A recent survey conducted by the medical news website STAT and The Harris Poll found that as many as 78% of Americans felt that politics had played a bigger role than science in creating new COVID-19 vaccines. Concerns over vaccine safety also were bi-partisan. Nearly 85% of Democrats and roughly 80% of Republicans said they would be concerned about a vaccine’s safety if it was approved too quickly.
The nature of both the Moderna and Pfizer vaccines may make them safer than other vaccines, said Dr. Benjamin Aaker, an Avera emergency medicine doctor who is president of the South Dakota State Medical Association.
"We believe that the benefits of the vaccine in terms of your own health and in terms of the health of the population in general, and in terms of the economy, far outweigh the risk of taking it." -- Benjamin Aaker, president of the South Dakota State Medical Association
Unlike other vaccines, the Pfizer and Moderna vaccines do not use a live virus as part of their manufacturing process. Instead, both vaccines use a molecule called synthetic messenger RNA that was built in a lab using the COVID-19 virus’ gene sequence as a blueprint. Chinese scientists published the SARS-CoV-II gene sequence on the internet on Jan. 10.
Messenger RNA is a naturally occurring substance used with the human body to tell individual cells what types of proteins to make. Proteins are one of the basic building blocks upon which all life is built and play an important role in the human immune system.

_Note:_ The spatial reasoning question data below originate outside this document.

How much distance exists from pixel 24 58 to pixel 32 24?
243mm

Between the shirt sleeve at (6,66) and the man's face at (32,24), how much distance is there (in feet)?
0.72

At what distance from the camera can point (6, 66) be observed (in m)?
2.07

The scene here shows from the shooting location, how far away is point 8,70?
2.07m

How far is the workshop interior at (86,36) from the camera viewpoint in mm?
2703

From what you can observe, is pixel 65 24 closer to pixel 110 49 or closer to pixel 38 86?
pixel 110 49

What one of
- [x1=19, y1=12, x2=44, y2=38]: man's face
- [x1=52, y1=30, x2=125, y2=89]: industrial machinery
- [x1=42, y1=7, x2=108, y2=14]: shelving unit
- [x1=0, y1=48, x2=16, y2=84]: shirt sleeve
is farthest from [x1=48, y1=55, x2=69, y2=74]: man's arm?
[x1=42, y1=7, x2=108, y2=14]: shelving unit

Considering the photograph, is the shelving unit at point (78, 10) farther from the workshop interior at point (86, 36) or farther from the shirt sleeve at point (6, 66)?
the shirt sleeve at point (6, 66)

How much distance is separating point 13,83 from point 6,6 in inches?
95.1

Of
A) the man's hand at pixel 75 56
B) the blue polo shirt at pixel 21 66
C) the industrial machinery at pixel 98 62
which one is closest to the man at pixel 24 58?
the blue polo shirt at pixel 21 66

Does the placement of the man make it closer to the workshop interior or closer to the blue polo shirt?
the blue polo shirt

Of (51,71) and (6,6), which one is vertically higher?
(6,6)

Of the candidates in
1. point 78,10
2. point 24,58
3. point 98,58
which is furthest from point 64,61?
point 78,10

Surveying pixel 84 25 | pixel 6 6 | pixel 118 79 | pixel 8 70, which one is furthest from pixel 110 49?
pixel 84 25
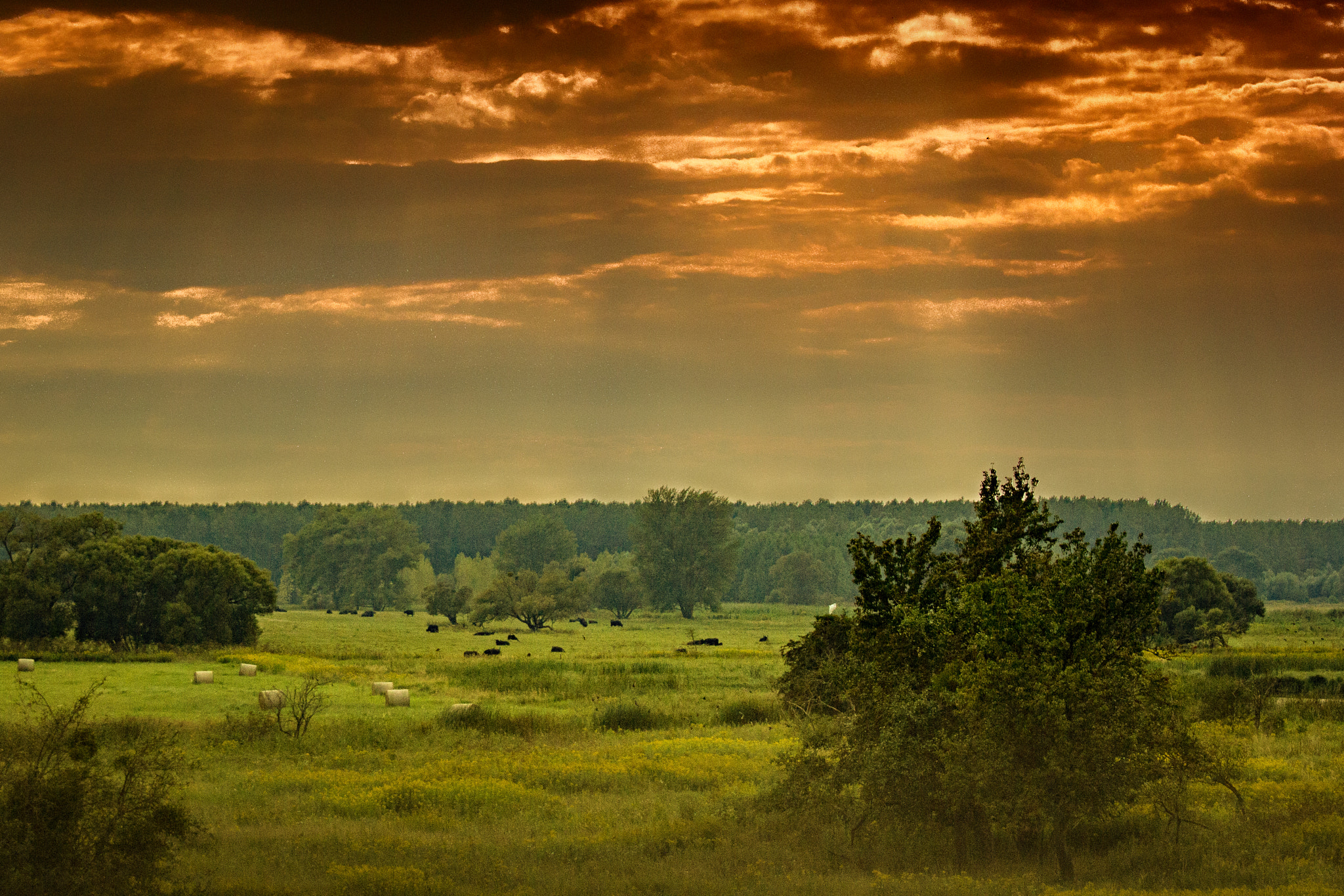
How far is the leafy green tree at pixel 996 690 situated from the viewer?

Proteins are also an essential piece of the SARS-CoV-II virus, which causes COVID-19. Proteins form the corona of spikes around the virus that gives the coronavirus its name. The spikes attach to healthy cells and allow the virus to hijack the cells and force them to make copies of the virus.
Both the Pfizer and Moderna vaccines use a synthesized version of messenger RNA that, when injected into someone’s upper arm, instructs nearby cells to temporarily produce a protein that is identical to a protein used by the coronavirus.
Once the fake coronavirus protein makes its way into the bloodstream, it activates the body’s immune system. The immune system then goes to war against the harmless protein and, in the process, learns how to recognize and destroy the SARS-CoV-II virus without ever actually being at risk.
Both vaccines can provoke strong immune reactions, especially after the second dose. Documented reactions include fatigue, mild fever and muscle stiffness for about a day after the second injection.
“You see news about severe side effects, well, severe side effects in the study were that around 9% of people had fatigue. Fatigue is something that is a side effect, but I call that minor when you compare it to getting heart damage from the coronavirus,” Aaker said.
Still, Aaker said, both the Pfizer and Moderna vaccines have been shown to be safe for most people. Late-stage trials also showed that both vaccines were nearly 95% effective at preventing trial participants from developing severe COVID-19 symptoms, he said.
“The vaccine is safe to take but it is not without side effects, as we know from studies. And once it is administered to more people, we will know more,” Aaker said. “But we believe that the benefits of the vaccine in terms of your own health and in terms of the health of the population in general, and in terms of the economy, far outweigh the risk of taking it.”